Means-testing, extending the retirement age and cutting benefits will bring stress and misery to hundreds of thousands. Millions more will be hit when the health and education budgets are slashed.

Though Cameron’s people will tell us that these draconian measures are “fair”, necessary and unavoidable they are nothing of the kind. They go far beyond the cuts planned by the last Labour government and they’re motivated as much by the need to ensure that working people carry the entire burden of the slump and by Tory dogma that has always been opposed, even in the good times, to public spending and state welfare.

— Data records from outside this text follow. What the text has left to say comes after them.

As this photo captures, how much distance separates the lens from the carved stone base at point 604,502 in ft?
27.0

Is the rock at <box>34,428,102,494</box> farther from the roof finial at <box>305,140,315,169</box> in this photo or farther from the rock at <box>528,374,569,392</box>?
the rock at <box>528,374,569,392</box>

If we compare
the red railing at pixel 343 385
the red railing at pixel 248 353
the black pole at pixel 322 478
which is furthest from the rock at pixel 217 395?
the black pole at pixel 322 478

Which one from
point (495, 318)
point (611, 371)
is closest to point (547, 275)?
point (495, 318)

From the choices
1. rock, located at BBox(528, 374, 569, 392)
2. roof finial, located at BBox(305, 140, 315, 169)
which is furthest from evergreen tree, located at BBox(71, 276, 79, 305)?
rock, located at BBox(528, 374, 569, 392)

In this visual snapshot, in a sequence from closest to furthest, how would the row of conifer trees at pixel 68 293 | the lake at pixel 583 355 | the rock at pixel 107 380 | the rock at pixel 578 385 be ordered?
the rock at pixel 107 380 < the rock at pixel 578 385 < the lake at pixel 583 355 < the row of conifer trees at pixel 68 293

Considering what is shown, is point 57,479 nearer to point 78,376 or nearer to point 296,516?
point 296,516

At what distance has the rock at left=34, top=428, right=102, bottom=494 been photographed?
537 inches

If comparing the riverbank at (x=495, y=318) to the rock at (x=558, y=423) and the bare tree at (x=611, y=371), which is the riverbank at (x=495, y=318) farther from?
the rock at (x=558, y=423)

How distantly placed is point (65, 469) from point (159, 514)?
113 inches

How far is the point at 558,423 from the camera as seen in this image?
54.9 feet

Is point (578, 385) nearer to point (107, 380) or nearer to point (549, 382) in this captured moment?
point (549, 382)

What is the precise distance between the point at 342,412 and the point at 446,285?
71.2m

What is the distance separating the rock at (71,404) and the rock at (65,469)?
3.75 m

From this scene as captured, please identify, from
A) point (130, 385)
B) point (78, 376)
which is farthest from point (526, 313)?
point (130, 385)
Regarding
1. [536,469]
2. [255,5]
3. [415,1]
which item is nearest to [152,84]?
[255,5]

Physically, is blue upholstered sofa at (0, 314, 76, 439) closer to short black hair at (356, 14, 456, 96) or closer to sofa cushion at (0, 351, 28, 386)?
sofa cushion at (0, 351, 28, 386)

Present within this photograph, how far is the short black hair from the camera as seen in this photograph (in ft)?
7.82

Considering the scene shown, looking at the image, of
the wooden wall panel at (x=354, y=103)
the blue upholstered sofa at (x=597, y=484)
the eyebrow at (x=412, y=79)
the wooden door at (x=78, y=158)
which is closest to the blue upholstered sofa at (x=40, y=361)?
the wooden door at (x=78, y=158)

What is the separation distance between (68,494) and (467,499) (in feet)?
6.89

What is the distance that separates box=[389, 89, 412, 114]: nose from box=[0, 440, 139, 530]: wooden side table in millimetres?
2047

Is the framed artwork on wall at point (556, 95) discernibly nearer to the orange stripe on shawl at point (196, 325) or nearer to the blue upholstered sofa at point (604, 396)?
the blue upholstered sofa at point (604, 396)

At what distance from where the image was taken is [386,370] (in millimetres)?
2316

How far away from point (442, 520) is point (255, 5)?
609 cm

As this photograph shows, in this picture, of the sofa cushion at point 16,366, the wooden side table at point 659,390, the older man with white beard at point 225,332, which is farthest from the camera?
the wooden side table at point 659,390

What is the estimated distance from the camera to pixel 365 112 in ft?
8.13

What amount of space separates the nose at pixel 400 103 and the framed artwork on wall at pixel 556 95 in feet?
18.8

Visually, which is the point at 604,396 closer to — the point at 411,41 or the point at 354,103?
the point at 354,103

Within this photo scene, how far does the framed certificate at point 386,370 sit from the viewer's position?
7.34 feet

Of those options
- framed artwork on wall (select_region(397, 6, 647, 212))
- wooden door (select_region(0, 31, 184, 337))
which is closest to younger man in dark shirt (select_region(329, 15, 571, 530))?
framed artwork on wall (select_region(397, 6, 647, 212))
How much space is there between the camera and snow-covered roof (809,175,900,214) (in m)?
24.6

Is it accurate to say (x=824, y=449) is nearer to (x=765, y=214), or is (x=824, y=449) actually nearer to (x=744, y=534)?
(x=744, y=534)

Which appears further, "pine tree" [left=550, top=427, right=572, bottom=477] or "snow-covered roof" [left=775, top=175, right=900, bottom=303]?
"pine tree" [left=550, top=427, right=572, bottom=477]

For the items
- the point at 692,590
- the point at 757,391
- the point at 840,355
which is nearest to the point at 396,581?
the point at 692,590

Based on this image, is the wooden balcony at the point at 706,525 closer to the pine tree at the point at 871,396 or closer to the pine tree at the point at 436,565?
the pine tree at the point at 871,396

TUC Conference last month voted almost unanimously to defend public services with a mass campaign of demonstrations and co-ordinated strike action. At Labour Party conference the new leader, Ed Miliband, pledged to fight some, but not all the cuts, though it was clear that there was considerable support for the unions’ position amongst rank-and-file delegates.

Miliband’s fight against to the cuts will be confined to parliamentary opposition and calls for a Labour victory at the next general election while the TUC as a whole is unlikely to go beyond organising mass protests in the struggle.

Miliband and his supporters can afford to wait five years for the next election. Working people can’t. Greek workers paved the way in the fight against the ruling class offensive across the European Union. Now millions of working people in Spain, France and Belgium are rallying behind union campaigns, protests and general strikes against the attacks on jobs and living standards.

Some union leaders, including those who claim to be on the left of the movement, are fearful of challenging the Tory labour laws that were used to vicious effect to hamstring the NUM during the miners’ strike in the early 1980s.

The Tories are already thinking of bringing in new anti-union legislation and there’s no doubt that the Cameron Government won’t hesitate to use its entire legal arsenal against any union call for solidarity strike action against the cuts. Whether they win is another matter.

The first step is to build a mass campaign to unite millions of working people behind the union efforts to defend public services and, while there’s no guarantee that mass industrial action can reverse the cuts or bring down the Coalition, one thing is certain.

If there’s no mass fight-back then everything the Tories intend to implement will come to pass.